***** Records supplied
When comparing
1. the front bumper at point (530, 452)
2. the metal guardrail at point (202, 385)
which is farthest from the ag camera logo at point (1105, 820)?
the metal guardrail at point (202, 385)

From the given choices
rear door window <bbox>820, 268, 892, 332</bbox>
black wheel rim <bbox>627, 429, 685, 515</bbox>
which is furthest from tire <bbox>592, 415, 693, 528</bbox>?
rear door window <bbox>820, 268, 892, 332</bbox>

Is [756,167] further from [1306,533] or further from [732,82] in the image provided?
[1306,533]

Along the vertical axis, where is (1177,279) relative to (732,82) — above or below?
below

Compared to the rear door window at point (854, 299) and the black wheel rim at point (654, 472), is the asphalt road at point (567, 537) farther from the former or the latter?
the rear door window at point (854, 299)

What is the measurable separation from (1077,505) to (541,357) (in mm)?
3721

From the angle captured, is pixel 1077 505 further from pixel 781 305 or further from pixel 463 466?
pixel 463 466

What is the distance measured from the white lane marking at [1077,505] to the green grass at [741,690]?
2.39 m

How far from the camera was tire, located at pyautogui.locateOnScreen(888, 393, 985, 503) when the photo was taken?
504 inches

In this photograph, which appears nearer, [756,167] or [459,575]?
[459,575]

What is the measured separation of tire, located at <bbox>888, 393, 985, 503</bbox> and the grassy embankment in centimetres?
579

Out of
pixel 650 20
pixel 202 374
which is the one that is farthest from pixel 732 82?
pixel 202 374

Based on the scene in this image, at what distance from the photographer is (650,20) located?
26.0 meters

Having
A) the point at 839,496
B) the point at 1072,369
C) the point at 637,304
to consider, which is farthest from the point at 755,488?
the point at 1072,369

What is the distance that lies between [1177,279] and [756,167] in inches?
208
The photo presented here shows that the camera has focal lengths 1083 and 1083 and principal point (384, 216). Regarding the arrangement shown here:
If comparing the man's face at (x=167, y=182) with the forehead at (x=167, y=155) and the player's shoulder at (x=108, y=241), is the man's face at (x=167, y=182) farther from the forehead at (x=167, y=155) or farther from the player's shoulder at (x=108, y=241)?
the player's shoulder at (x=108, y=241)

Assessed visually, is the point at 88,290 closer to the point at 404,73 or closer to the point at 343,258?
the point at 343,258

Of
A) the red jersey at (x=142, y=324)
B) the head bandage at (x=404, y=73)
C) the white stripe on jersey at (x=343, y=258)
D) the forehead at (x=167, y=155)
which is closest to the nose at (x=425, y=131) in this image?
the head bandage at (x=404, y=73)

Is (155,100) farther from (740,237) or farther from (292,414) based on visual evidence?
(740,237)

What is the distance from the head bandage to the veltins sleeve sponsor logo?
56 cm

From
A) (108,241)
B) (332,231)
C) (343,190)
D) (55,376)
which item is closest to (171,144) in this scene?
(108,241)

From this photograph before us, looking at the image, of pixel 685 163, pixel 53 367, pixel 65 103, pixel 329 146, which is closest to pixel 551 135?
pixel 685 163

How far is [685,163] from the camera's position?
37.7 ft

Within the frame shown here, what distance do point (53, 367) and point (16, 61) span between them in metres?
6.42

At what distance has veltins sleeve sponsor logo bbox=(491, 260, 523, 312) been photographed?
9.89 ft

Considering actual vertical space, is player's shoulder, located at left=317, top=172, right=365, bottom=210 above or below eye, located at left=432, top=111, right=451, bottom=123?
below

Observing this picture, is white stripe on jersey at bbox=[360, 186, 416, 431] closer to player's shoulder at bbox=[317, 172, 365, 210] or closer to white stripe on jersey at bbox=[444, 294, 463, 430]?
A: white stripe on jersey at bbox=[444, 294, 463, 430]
**********
(Your task):
Render every line of the items above as a Markdown table with two columns, Line for the row number and Text for the line itself. Leave out blank lines.

(Finished answer):
| Line | Text |
|---|---|
| 1 | When comparing |
| 2 | 1. the front bumper at point (530, 452) |
| 3 | 2. the metal guardrail at point (202, 385) |
| 4 | which is farthest from the ag camera logo at point (1105, 820)? |
| 5 | the metal guardrail at point (202, 385) |
| 6 | From the given choices |
| 7 | rear door window <bbox>820, 268, 892, 332</bbox> |
| 8 | black wheel rim <bbox>627, 429, 685, 515</bbox> |
| 9 | which is furthest from tire <bbox>592, 415, 693, 528</bbox>? |
| 10 | rear door window <bbox>820, 268, 892, 332</bbox> |
| 11 | Is [756,167] further from [1306,533] or further from [732,82] in the image provided? |
| 12 | [1306,533] |
| 13 | Along the vertical axis, where is (1177,279) relative to (732,82) — above or below? |
| 14 | below |
| 15 | Compared to the rear door window at point (854, 299) and the black wheel rim at point (654, 472), is the asphalt road at point (567, 537) farther from the former or the latter? |
| 16 | the rear door window at point (854, 299) |
| 17 | What is the measurable separation from (1077,505) to (541,357) (in mm)? |
| 18 | 3721 |
| 19 | From the angle captured, is pixel 1077 505 further from pixel 781 305 or further from pixel 463 466? |
| 20 | pixel 463 466 |
| 21 | What is the distance measured from the white lane marking at [1077,505] to the green grass at [741,690]? |
| 22 | 2.39 m |
| 23 | How far from the camera was tire, located at pyautogui.locateOnScreen(888, 393, 985, 503) when the photo was taken? |
| 24 | 504 inches |
| 25 | In this photograph, which appears nearer, [756,167] or [459,575]? |
| 26 | [459,575] |
| 27 | What is the measured separation of tire, located at <bbox>888, 393, 985, 503</bbox> and the grassy embankment in centimetres? |
| 28 | 579 |
| 29 | Out of |
| 30 | pixel 650 20 |
| 31 | pixel 202 374 |
| 32 | which is the one that is farthest from pixel 732 82? |
| 33 | pixel 202 374 |
| 34 | Based on the scene in this image, at what distance from the photographer is (650,20) located? |
| 35 | 26.0 meters |
| 36 | Having |
| 37 | A) the point at 839,496 |
| 38 | B) the point at 1072,369 |
| 39 | C) the point at 637,304 |
| 40 | to consider, which is farthest from the point at 755,488? |
| 41 | the point at 1072,369 |
| 42 | What is the distance that lies between [1177,279] and [756,167] in inches? |
| 43 | 208 |
| 44 | The photo presented here shows that the camera has focal lengths 1083 and 1083 and principal point (384, 216). Regarding the arrangement shown here: |
| 45 | If comparing the man's face at (x=167, y=182) with the forehead at (x=167, y=155) and the player's shoulder at (x=108, y=241), is the man's face at (x=167, y=182) farther from the forehead at (x=167, y=155) or farther from the player's shoulder at (x=108, y=241)? |
| 46 | the player's shoulder at (x=108, y=241) |
| 47 | Assessed visually, is the point at 88,290 closer to the point at 404,73 or closer to the point at 343,258? |
| 48 | the point at 343,258 |
| 49 | Of |
| 50 | A) the red jersey at (x=142, y=324) |
| 51 | B) the head bandage at (x=404, y=73) |
| 52 | C) the white stripe on jersey at (x=343, y=258) |
| 53 | D) the forehead at (x=167, y=155) |
| 54 | which is closest to the nose at (x=425, y=131) in this image? |
| 55 | the head bandage at (x=404, y=73) |
| 56 | Is (155,100) farther from (740,237) or farther from (292,414) based on visual evidence? |
| 57 | (740,237) |
| 58 | What is the distance from the head bandage to the veltins sleeve sponsor logo? |
| 59 | 56 cm |
| 60 | From |
| 61 | A) (108,241) |
| 62 | B) (332,231) |
| 63 | C) (343,190) |
| 64 | D) (55,376) |
| 65 | which item is closest to (171,144) in this scene? |
| 66 | (108,241) |
| 67 | From this photograph before us, looking at the image, of pixel 685 163, pixel 53 367, pixel 65 103, pixel 329 146, which is closest to pixel 551 135? |
| 68 | pixel 685 163 |
| 69 | How far is [685,163] from the camera's position? |
| 70 | 37.7 ft |
| 71 | Within the frame shown here, what distance do point (53, 367) and point (16, 61) span between them in metres? |
| 72 | 6.42 |
| 73 | At what distance has veltins sleeve sponsor logo bbox=(491, 260, 523, 312) been photographed? |
| 74 | 9.89 ft |
| 75 | Considering actual vertical space, is player's shoulder, located at left=317, top=172, right=365, bottom=210 above or below eye, located at left=432, top=111, right=451, bottom=123? |
| 76 | below |
| 77 | Observing this picture, is white stripe on jersey at bbox=[360, 186, 416, 431] closer to player's shoulder at bbox=[317, 172, 365, 210] or closer to white stripe on jersey at bbox=[444, 294, 463, 430]? |
| 78 | A: white stripe on jersey at bbox=[444, 294, 463, 430] |